PROBLEM DETAILS
Reproduce the following lines verbatim, omitting the picture.

ENTRIES PROVIDED

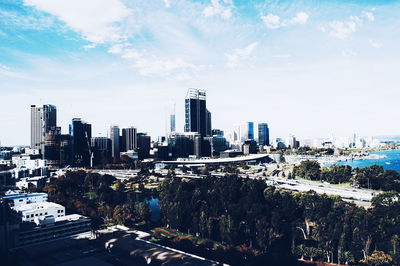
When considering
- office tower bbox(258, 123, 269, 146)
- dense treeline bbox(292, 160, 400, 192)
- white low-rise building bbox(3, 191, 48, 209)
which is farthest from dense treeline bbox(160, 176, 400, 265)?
office tower bbox(258, 123, 269, 146)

COMPLETE OUTPUT
When considering
- office tower bbox(258, 123, 269, 146)
- dense treeline bbox(292, 160, 400, 192)
- white low-rise building bbox(3, 191, 48, 209)
which is farthest from dense treeline bbox(160, 176, 400, 265)?
office tower bbox(258, 123, 269, 146)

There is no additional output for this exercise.